De fringues, de musique et de mecs est un livre surprenant : on l’ouvre d’abord parce qu’on est fasciné par la scène punk, par une époque où « tout ce qu’on fait dans l’existence a un sens politique »… et on découvre une femme extraordinaire qui voudrait faire graver sur sa pierre tombale « Elle avait la trouille. Mais elle y allait quand même » ; un écrivain aussi, capable de citer aussi bien Bruce Lee que Sylvia Plath en épigraphes des pistes qui composent le concept album qu’est ce livre, ni tout à fait une biographie ni tout à fait un document sur une période phare de la musique mais bien le manifeste d’une féminité libre et assumée, le roman d’une femme « indignée » qui n’a cessé de surprendre et de se réinventer.

Une scène du livre concentre Viv Albertine : alors qu’elle étudie le cinéma, elle file à la bibliothèque pour, « par le biais du système Dewey », « prendre un par un chaque livre dans son rayon et j’ajoute au stylo-bille « /elle » et « /femme » à chaque « il » et « homme ». Je poursuivrai mon œuvre pendant trois ans (…).

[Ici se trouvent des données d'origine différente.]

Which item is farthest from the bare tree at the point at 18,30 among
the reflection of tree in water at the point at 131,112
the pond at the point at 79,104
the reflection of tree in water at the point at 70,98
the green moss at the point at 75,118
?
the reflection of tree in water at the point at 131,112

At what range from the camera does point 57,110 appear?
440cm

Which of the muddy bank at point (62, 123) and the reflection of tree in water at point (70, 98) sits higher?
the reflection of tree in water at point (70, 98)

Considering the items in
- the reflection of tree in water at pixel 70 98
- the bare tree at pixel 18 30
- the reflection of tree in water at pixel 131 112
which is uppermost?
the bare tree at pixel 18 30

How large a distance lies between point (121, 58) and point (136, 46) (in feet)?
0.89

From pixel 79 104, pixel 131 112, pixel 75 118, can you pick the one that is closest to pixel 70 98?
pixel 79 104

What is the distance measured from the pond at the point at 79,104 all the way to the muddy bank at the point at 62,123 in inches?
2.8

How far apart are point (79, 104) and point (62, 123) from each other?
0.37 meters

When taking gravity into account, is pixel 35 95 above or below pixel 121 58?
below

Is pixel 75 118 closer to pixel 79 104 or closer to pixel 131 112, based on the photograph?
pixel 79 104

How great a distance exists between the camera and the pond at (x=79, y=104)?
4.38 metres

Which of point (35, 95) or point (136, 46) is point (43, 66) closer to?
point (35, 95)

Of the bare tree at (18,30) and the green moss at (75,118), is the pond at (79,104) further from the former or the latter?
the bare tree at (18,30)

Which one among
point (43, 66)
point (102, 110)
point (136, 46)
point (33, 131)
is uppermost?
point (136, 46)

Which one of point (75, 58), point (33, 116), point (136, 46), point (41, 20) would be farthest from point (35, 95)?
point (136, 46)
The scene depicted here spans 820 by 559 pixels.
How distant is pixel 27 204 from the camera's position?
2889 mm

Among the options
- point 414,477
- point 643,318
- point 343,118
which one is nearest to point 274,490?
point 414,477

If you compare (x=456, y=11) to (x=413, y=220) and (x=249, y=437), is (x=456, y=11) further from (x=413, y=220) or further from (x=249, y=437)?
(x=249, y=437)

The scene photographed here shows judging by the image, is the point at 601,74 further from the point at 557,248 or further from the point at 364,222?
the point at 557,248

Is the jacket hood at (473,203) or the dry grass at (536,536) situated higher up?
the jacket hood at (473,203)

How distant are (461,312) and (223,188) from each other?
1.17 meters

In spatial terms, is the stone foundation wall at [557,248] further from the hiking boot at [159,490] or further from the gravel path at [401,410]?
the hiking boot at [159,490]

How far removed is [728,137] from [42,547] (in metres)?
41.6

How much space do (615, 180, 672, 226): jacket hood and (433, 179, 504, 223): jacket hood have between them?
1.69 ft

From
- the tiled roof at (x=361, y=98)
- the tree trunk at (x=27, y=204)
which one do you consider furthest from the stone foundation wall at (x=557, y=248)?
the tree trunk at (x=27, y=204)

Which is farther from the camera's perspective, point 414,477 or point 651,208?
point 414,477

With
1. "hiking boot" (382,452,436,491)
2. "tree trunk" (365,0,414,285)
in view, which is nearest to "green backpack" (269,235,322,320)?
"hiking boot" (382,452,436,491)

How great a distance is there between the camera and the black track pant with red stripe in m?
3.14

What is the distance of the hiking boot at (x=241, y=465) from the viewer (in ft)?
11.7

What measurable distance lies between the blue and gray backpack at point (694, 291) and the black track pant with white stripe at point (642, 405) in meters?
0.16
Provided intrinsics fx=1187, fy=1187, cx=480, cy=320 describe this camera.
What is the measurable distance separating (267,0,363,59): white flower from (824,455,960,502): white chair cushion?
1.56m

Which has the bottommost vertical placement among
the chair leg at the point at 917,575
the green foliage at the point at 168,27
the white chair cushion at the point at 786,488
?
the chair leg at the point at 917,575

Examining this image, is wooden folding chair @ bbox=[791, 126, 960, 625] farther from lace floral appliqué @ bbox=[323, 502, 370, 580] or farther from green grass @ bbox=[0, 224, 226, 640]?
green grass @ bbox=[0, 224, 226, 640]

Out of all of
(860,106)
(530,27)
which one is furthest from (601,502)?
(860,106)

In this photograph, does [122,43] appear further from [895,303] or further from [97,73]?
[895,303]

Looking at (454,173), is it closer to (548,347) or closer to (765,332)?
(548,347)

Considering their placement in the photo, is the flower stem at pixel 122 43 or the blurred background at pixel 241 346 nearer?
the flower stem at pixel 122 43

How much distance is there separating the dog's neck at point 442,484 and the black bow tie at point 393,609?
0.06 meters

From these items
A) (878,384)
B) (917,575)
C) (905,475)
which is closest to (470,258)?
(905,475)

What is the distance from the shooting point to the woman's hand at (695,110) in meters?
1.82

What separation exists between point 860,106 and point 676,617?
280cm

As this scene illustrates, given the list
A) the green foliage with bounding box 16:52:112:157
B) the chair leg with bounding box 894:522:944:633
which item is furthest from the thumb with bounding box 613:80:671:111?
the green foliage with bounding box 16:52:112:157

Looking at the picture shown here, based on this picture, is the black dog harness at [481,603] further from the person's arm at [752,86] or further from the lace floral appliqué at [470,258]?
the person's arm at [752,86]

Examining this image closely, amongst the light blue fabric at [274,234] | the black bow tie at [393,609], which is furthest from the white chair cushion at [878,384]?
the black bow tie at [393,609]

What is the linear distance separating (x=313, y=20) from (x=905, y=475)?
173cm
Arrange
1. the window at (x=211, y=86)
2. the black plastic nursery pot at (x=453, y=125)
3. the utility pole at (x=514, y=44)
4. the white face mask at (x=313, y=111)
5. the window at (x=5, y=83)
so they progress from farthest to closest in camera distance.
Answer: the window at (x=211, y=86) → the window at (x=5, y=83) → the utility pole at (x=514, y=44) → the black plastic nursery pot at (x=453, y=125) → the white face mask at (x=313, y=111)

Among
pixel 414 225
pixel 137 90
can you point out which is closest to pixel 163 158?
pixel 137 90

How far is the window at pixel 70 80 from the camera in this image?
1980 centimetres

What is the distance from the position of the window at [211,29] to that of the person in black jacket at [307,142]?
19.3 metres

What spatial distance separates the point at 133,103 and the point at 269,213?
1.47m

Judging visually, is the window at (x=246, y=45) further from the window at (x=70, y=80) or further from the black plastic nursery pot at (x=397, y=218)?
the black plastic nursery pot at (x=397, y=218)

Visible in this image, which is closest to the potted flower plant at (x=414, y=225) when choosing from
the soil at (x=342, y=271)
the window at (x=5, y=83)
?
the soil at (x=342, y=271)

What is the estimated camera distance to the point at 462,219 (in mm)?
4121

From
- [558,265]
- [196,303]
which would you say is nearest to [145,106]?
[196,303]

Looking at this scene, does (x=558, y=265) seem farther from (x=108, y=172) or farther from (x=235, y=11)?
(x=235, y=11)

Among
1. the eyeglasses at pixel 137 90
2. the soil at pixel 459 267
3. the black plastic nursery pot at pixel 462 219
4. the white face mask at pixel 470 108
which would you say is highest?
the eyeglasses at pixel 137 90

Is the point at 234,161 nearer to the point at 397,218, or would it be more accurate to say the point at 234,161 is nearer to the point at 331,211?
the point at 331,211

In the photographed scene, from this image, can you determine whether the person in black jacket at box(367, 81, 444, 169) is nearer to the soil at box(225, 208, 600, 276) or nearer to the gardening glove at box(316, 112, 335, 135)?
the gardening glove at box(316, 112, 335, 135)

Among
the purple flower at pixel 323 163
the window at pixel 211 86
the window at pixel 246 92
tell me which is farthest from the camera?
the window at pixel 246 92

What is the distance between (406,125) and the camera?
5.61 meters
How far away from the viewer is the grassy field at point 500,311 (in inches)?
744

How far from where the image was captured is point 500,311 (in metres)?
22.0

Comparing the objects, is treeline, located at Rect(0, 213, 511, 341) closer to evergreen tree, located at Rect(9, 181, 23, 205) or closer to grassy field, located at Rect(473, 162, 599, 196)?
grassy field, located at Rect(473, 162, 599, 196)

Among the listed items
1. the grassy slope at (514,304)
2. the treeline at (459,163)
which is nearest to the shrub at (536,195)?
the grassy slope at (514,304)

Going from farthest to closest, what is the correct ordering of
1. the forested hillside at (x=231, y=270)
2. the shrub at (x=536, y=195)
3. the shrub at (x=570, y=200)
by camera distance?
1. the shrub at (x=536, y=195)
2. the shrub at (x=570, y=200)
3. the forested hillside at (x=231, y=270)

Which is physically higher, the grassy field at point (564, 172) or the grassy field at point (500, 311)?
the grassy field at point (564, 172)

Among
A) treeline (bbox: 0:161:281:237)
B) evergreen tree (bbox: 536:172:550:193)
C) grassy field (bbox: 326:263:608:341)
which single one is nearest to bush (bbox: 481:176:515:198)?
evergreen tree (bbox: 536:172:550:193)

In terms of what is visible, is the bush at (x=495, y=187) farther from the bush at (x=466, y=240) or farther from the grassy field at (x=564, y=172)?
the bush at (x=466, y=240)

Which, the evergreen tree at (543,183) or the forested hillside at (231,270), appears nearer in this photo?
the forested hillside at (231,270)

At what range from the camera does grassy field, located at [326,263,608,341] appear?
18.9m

C’est un acte d’indignation justifiée ; c’est à peine s’il se trouve dans cette bibliothèque le moindre lire qui n’emploie pas exclusivement le pronom générique masculin. Comme si seuls les hommes pensaient, sentaient, découvraient et lisaient. On nous apprend en cours que la moindre trace, le moindre son sur la pellicule ou la page sont importants et chargés de sens, et pourtant chaque livre de cette bibliothèque ne s’adresse qu’aux hommes. La langue est importante : elle façonne l’esprit, elle inclut, exclut, incite, nuit et détruit
 ». Maniée par Viv Albertine, cette langue refuse la nostalgie hagiographique, décape, bouscule les stéréotypes, transgresse les codes … et ça fait un bien fou.